THE PROBLEM: Filter the listing below, copying every line that contains the string "bush". Matching is case-sensitive.

Excerpts from spatial question data:
--- Start ---

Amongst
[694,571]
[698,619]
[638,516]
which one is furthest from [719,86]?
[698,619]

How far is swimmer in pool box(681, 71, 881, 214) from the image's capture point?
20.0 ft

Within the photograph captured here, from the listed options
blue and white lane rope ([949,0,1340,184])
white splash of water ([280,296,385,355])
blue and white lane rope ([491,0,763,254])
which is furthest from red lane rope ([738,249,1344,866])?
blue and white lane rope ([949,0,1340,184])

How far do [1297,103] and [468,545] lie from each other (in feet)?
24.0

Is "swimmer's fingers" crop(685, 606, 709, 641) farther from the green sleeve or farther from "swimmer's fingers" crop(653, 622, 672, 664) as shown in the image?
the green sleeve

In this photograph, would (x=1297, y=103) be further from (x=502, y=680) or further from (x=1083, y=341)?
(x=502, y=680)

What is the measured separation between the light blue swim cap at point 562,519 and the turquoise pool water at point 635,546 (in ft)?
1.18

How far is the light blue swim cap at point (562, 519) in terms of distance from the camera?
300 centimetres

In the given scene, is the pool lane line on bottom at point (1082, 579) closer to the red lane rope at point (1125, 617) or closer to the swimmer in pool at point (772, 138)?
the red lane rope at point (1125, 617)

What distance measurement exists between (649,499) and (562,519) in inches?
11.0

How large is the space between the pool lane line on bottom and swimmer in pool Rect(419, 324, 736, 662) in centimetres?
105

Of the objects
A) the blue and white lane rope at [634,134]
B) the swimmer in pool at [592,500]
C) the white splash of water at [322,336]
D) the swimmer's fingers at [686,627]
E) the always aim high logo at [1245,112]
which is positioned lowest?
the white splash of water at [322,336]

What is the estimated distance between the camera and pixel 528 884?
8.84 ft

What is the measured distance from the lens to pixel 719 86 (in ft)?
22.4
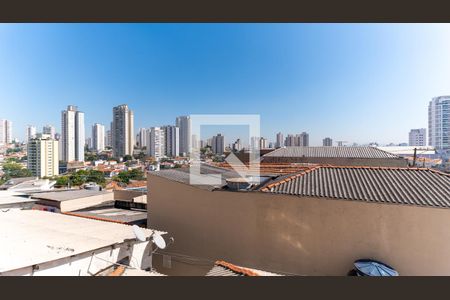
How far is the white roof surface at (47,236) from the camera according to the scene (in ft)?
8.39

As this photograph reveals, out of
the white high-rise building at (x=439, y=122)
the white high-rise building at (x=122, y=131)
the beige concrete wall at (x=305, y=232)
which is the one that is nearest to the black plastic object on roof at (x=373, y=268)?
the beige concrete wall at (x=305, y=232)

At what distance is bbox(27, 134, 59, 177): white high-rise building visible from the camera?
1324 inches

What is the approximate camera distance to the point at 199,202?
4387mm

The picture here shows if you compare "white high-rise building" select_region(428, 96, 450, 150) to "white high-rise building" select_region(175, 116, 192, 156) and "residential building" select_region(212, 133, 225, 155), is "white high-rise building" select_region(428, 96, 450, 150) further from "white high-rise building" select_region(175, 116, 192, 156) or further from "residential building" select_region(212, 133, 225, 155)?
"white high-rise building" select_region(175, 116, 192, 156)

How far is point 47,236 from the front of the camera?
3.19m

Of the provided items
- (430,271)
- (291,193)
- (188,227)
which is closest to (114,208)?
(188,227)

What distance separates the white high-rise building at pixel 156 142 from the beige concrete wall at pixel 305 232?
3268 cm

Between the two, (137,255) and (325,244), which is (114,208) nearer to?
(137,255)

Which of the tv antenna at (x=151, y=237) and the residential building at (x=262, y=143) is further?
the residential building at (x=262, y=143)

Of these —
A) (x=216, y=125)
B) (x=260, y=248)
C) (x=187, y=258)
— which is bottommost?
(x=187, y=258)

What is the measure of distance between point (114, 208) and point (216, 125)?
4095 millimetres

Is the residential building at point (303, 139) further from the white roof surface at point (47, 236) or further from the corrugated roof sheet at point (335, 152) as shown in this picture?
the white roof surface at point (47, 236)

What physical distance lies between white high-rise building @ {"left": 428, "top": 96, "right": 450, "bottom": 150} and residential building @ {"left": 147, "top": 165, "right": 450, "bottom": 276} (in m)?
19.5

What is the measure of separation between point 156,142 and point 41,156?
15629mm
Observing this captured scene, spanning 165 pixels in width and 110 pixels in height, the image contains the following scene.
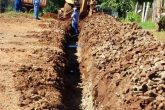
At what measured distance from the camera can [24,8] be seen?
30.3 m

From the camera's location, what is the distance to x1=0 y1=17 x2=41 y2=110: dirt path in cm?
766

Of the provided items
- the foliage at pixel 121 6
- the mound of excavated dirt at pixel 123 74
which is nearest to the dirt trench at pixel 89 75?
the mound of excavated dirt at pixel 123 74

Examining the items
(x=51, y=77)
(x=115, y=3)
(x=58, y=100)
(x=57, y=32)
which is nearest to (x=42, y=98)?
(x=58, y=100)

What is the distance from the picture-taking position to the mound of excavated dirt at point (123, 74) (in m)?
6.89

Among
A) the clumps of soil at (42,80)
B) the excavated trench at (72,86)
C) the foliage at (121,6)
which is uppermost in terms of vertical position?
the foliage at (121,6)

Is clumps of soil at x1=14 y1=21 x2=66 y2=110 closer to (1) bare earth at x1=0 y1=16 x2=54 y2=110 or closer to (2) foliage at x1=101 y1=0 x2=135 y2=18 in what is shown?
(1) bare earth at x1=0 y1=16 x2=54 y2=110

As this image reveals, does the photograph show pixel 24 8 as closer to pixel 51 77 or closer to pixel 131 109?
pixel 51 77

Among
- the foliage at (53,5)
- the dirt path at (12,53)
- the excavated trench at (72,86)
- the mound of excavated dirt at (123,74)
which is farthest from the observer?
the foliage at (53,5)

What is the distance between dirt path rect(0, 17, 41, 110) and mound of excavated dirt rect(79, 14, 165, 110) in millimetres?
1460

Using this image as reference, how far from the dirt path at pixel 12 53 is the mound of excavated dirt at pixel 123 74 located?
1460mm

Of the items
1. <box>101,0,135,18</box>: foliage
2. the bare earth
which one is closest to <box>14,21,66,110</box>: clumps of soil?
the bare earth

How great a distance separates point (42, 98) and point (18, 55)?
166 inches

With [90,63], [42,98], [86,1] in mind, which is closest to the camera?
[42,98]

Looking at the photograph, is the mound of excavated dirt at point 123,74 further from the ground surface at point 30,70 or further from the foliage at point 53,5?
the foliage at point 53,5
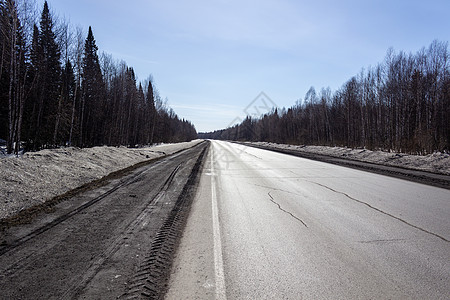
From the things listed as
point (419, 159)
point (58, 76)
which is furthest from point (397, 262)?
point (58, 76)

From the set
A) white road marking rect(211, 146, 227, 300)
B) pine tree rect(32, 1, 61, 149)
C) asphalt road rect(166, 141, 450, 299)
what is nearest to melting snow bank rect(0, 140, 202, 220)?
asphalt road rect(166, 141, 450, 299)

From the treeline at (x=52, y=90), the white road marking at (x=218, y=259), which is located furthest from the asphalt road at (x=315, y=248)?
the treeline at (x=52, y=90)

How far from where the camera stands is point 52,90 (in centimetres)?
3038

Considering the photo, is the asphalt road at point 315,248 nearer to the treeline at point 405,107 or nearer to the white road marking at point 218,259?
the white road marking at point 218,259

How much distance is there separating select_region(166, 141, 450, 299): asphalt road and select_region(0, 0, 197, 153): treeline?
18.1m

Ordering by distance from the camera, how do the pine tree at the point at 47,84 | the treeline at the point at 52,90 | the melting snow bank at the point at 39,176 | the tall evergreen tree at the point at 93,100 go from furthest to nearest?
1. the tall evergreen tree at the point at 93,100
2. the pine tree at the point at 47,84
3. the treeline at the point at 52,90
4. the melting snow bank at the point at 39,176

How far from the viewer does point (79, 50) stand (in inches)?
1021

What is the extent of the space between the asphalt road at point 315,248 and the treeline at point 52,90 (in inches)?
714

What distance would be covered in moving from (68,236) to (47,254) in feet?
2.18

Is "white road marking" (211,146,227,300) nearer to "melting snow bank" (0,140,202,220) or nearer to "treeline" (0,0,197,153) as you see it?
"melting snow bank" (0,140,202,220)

--- End ---
--- Start ---

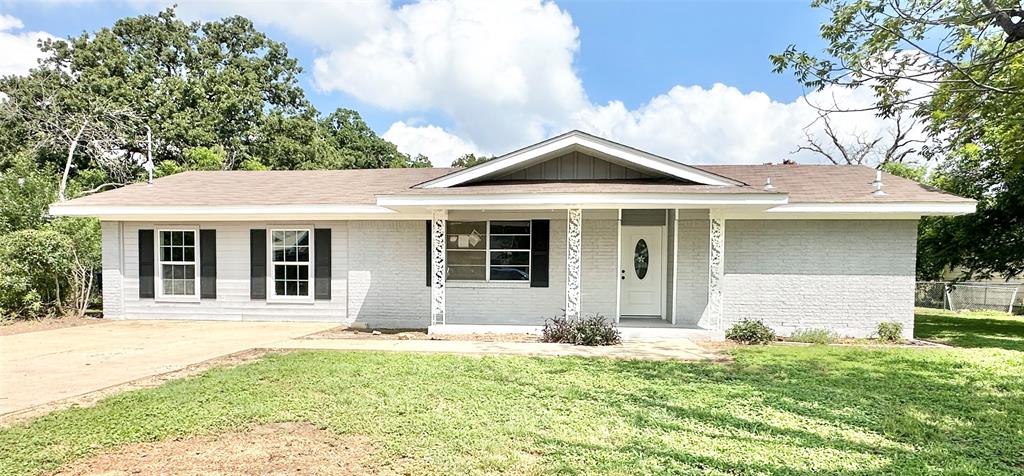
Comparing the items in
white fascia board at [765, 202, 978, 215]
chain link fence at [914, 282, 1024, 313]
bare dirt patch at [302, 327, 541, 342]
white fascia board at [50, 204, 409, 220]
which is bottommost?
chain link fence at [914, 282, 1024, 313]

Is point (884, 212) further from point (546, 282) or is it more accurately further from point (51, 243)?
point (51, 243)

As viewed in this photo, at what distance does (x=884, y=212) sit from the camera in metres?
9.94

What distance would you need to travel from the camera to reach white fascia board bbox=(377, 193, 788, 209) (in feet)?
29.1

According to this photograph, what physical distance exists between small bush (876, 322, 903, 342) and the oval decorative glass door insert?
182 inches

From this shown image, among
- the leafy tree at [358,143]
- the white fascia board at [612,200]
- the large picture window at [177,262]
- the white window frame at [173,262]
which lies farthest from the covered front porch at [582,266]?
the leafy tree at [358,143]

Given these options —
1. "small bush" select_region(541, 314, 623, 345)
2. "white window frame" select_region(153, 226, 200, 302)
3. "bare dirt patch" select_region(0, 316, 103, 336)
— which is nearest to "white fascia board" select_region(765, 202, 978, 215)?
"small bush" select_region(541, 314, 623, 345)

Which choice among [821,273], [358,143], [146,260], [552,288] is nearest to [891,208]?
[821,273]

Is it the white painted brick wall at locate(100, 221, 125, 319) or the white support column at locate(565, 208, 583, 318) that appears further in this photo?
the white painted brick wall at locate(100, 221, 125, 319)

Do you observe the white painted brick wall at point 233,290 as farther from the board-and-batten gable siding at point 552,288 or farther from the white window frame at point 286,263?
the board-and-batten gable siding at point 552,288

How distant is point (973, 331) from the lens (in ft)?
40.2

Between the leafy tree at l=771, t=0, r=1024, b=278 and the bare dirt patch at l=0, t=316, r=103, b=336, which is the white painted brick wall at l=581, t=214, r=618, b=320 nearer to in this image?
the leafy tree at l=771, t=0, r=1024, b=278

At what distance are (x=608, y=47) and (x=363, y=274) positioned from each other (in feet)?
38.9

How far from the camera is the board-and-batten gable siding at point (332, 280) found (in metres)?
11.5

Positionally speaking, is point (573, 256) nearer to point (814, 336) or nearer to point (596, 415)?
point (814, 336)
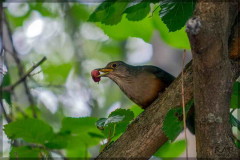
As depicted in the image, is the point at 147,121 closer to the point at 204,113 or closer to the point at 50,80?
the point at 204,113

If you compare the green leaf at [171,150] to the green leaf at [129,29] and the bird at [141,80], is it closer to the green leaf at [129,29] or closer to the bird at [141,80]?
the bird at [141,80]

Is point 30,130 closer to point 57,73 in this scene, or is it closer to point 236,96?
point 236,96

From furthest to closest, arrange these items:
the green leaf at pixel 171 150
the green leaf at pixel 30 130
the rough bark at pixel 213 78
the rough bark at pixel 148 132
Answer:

--- End ---
--- Start ---

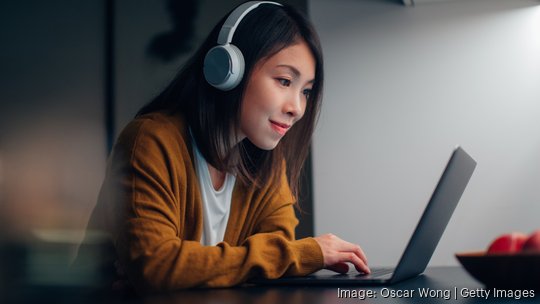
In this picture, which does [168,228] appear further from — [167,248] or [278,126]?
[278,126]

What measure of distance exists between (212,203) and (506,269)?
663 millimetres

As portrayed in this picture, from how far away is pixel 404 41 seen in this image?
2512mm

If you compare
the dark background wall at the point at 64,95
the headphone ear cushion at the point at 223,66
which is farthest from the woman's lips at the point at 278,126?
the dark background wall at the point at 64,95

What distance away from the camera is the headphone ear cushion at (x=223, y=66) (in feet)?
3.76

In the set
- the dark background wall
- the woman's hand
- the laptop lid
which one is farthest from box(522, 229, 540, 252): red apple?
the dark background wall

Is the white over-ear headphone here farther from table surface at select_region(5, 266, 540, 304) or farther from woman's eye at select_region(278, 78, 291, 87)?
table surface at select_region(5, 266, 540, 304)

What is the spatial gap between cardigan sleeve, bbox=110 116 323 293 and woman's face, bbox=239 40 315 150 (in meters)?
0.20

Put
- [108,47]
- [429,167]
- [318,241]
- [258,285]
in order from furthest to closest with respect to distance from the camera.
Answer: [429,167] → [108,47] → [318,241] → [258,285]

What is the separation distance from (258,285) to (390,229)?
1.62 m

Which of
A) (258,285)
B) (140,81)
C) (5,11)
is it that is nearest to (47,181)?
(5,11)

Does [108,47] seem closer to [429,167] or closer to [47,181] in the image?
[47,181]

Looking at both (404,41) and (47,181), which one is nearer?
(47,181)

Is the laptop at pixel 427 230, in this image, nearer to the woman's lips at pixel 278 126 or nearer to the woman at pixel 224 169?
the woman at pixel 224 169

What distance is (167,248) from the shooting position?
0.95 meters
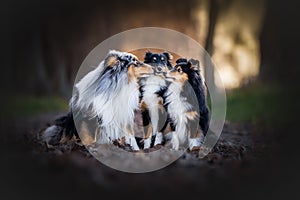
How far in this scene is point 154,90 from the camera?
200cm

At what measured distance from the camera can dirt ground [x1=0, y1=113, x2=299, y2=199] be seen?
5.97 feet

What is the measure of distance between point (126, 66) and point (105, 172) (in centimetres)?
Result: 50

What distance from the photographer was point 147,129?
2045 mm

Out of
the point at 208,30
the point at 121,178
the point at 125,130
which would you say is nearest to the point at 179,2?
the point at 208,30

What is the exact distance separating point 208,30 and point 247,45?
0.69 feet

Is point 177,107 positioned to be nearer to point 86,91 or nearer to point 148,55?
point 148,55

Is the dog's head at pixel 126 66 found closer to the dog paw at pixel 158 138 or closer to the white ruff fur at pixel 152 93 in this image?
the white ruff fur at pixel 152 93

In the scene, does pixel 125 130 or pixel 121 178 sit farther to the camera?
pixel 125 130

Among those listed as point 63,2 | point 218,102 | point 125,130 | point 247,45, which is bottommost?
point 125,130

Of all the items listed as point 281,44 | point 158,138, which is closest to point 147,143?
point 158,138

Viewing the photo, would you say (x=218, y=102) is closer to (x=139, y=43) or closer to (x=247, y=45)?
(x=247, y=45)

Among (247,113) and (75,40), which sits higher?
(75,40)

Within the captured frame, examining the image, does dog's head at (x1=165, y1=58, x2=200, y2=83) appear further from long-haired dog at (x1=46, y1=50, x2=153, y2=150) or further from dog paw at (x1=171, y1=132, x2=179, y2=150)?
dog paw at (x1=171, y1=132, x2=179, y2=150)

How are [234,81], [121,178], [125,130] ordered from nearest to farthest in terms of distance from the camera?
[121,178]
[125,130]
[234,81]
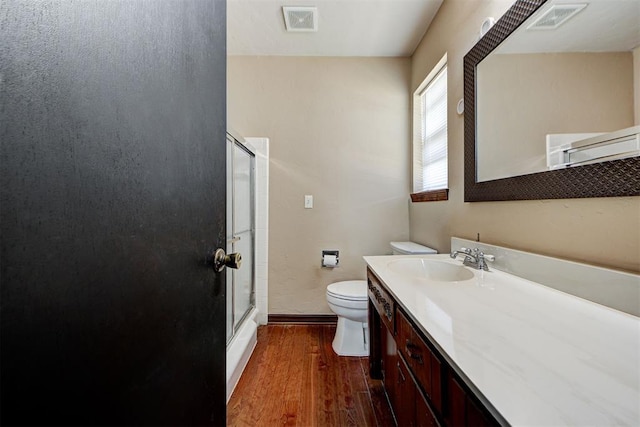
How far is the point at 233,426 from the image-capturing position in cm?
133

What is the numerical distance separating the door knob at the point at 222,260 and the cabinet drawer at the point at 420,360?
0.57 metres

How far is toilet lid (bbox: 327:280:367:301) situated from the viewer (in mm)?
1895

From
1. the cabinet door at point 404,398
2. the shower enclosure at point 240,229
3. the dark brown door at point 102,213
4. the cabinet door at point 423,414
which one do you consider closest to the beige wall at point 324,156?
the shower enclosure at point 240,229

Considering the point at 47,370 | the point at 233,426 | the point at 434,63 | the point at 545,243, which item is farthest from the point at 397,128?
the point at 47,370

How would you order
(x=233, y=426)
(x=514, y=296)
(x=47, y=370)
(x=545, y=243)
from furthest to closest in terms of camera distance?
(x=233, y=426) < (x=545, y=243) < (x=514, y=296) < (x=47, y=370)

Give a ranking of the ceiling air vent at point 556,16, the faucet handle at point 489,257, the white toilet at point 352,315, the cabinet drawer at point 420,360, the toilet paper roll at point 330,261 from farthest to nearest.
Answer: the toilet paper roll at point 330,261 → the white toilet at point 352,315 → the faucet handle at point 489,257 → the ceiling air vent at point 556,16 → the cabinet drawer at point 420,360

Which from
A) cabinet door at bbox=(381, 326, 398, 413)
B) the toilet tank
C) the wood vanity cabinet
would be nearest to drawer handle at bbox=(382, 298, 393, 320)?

--- End ---

EXERCISE RESPONSE:
According to this photograph, what physical distance exists between small bush (876, 322, 903, 342) and the oval decorative glass door insert?
1. "small bush" select_region(541, 314, 623, 345)
"small bush" select_region(541, 314, 623, 345)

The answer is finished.